Using the material below, copy every line where "systems" appears.

Dataset
○ ○ ○ ○

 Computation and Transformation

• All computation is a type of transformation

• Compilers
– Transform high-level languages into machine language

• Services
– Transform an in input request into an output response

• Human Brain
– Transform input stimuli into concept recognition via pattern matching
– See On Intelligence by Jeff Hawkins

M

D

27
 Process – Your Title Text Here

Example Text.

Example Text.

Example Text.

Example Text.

○ ○ ○ ○

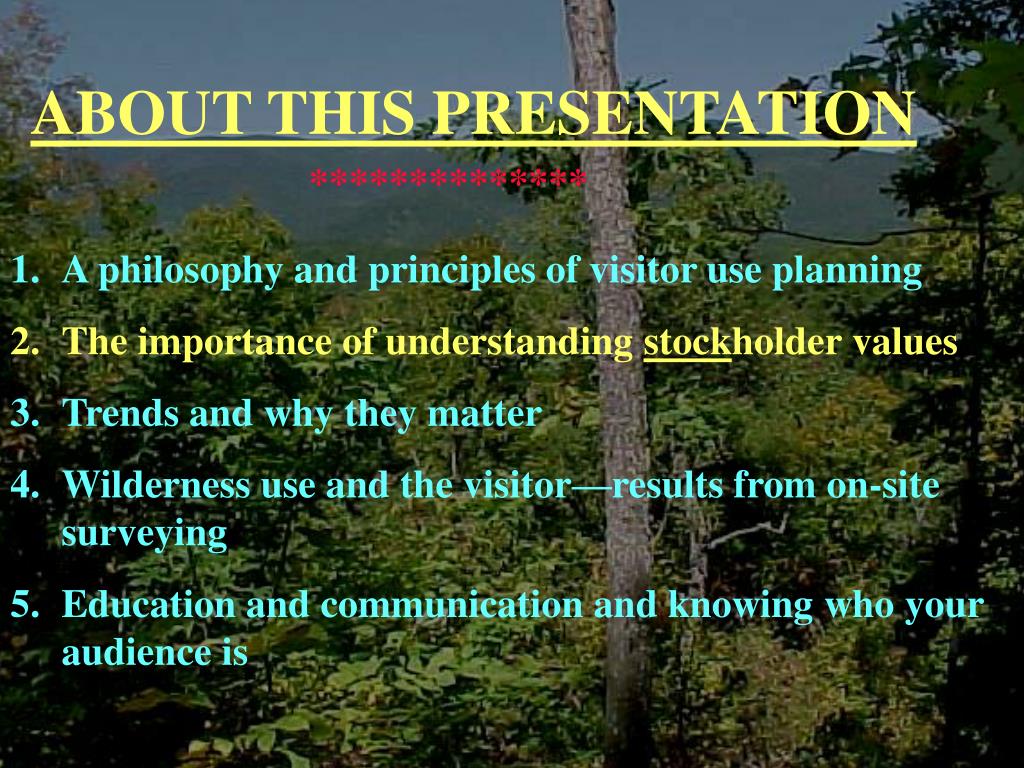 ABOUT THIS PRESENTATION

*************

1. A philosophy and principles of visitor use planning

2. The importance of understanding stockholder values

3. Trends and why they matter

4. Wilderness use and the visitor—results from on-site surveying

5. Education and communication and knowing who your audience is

○ ○ ○ ○

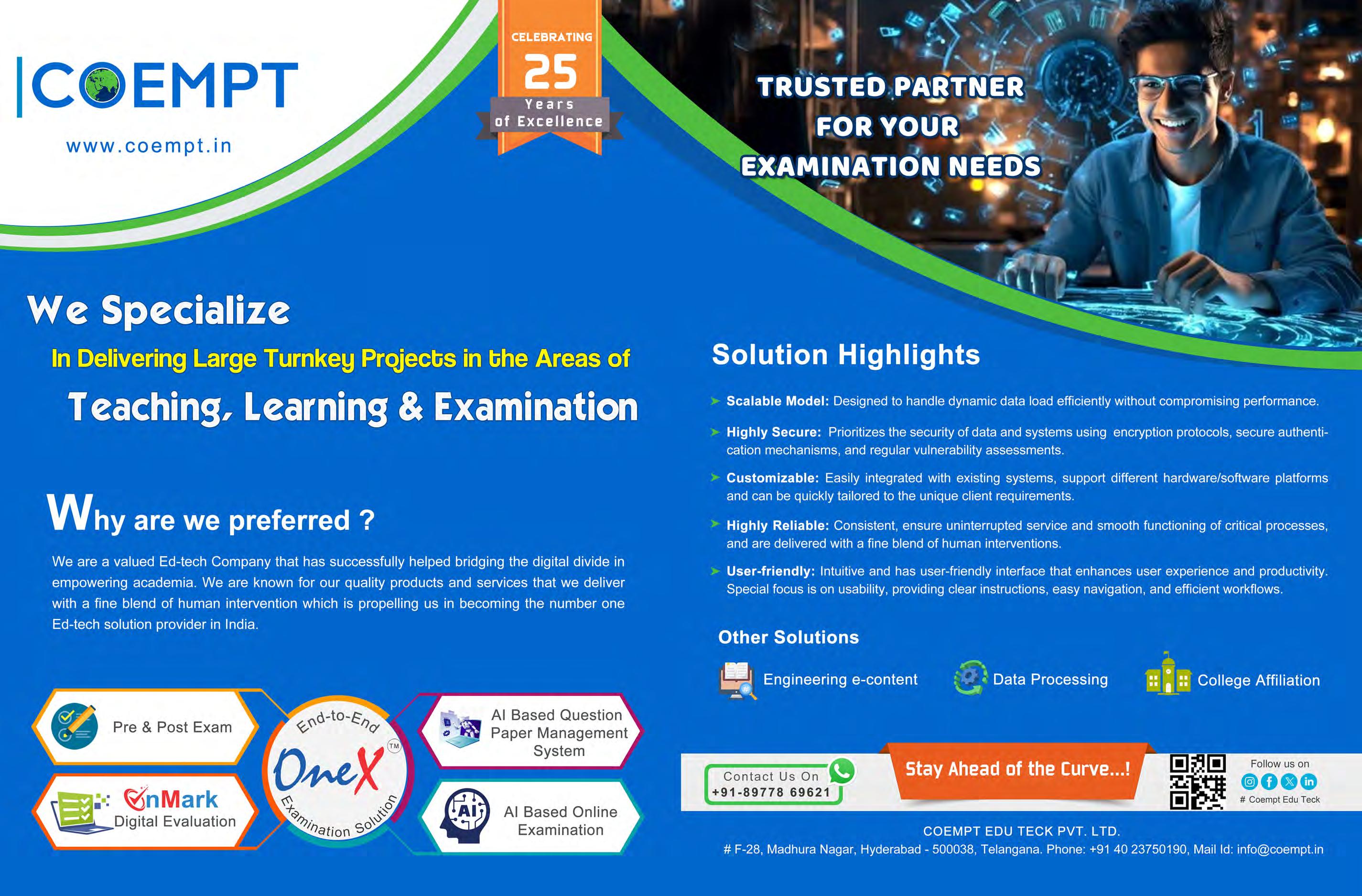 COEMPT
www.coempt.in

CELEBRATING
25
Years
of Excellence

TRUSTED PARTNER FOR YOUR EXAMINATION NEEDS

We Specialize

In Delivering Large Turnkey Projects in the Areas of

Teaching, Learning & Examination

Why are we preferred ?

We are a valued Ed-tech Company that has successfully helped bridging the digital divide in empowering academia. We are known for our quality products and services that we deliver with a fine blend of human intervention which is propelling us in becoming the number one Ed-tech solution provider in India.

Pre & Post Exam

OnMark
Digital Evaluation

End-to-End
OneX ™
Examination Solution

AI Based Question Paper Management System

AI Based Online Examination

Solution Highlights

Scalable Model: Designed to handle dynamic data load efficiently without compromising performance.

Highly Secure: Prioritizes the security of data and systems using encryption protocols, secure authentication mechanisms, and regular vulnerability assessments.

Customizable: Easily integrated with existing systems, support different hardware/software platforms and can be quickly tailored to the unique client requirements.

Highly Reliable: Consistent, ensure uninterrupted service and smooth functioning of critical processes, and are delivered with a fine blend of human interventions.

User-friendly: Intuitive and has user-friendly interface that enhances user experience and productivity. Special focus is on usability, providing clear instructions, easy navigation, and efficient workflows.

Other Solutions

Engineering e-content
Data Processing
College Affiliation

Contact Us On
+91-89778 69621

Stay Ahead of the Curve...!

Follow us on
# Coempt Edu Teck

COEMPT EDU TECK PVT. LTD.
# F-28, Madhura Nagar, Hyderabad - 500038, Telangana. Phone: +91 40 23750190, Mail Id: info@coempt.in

○ ○ ○ ○

Answer section
Highly Secure: Prioritizes the security of data and systems using encryption protocols, secure authentication mechanisms, and regular vulnerability assessments.
Customizable: Easily integrated with existing systems, support different hardware/software platforms and can be quickly tailored to the unique client requirements.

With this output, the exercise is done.